Задание 1: Куда, согласно тексту о госпоже Ролан, в разукрашенной лентами тележке отвозили бы мертвых?
Задание 2: Перепишите из текста о госпоже Ролан фрагмент, начиная со слов «Такие казни были» и продолжая вплоть до слов «она, — видит чудовище.».

Текст для разбора:
▬▬▬
Она, конечно, хотела смерти врагов Родины, но предпочла бы, чтобы это делалось каким-нибудь более чистым и достойным способом, например с помощью виселиц. Эта романтичная женщина представляла себе палачей, которые каждый вечер вешают приговоренных на деревьях городов, а вся церемония сопровождается песнями, танцами и речами.
Утром служащие свалки с пением приходили бы снимать трупы, как «крестьяне срезают больные гроздья со своих лоз». Потом в разукрашенной лентами тележке мертвых отвозили бы на луга Бри, где они «удобряли бы борозды».
Такие казни были бы изящны и проходили бы мило спокойно, доставляя удовольствие всем — даже приговоренным…
Вульгарные же убийства, совершенные палками, кухонными ножами, пиками, оскорбляли чувствительность госпожи Ролан.
Внезапно эта толпа, которую она сама возбуждала, испугала ее.
— Смотрящий в лицо народа, — сказала она, — видит чудовище.
Эту фразу повторили Дантону, и он в совершенной ярости обозвал ее «салонной революционеркой» и «облезлой шлюхой».
▬▬▬
Представленные данные:
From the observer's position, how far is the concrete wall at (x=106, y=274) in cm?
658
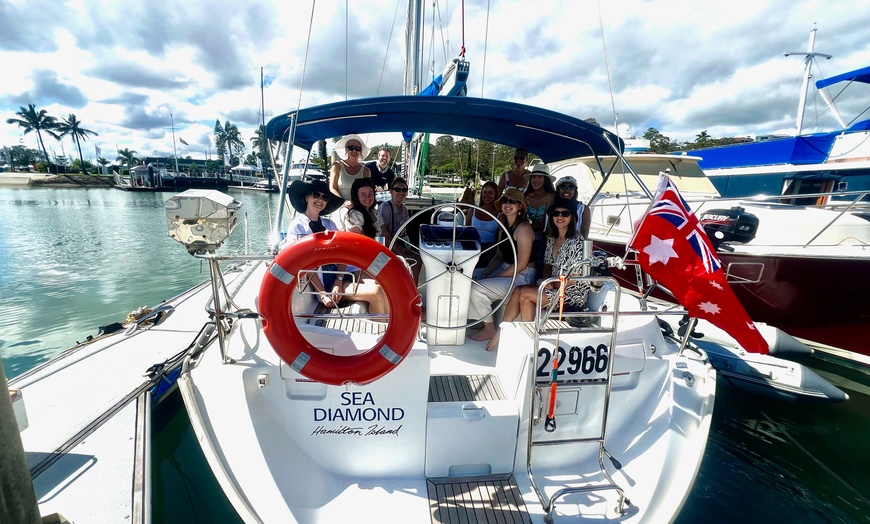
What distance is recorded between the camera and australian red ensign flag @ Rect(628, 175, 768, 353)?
2.04m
▬▬▬
Ожидаемый ответ 1: На луга Бри.

Ожидаемый ответ 2:
Такие казни были бы изящны и проходили бы мило спокойно, доставляя удовольствие всем — даже приговоренным…
Вульгарные же убийства, совершенные палками, кухонными ножами, пиками, оскорбляли чувствительность госпожи Ролан.
Внезапно эта толпа, которую она сама возбуждала, испугала ее.
— Смотрящий в лицо народа, — сказала она, — видит чудовище.